In the Grobid discussion, which batch method produces pre-annotated training data with inline annotations on the exact input reference strings?

::: PASSAGE PROVIDED

As you can see in xml I get more fields, but the problem is the **idno** tag does not have **type="web"** parameter and **ptr** tag does have the paramter **target** instead of **type** and tthe recover url is a value of a parameter instead of a text between a tags.

By the way, my training data does not have error or rare characters...
kermitt2 commented 2 years ago

Hello !

The encoding of the results follows the TEI, so URL are encoded like this by definition:

<ptr target="https://www.redalyc.org/articulo.oa?id=552656559008" /> 

<ptr> has no type, and target URL is defined by the @target attribute. Why do you think it is a problem?

Maybe I can stress that the encoding of the training data is different from the encoding of the final processed result. Grobid parsing results are metadata, so normalized and independent from a particular order/presentation/serialization. It's the format expected by a catalogue for instance.

Training data follow the input (for instance noisy token sequences from a PDF) and thus are not normalized. As they follow exactly the input string, the encoding is "inline", identifying spans to be extracted, so content is never in an attribute (XML attributes must be normalized to avoid XML failures).

To generate pre-annotated training data format, you can use the batch method createTraining, which produces inline annotations on the exact input reference strings.

rodyoukai commented 2 years ago

I understand, the ptr tag now is clear for me, I appreciate the explanation about the diference of input and output data.

But the ISSN parameter in idno tag is not working for me...

::::::
::: DATASET EXCERPT

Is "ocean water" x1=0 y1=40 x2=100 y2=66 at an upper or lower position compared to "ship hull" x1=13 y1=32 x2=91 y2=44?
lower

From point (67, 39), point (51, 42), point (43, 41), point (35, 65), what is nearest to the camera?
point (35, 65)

::::::

▸ **ANSWER IN FULL**:
createTraining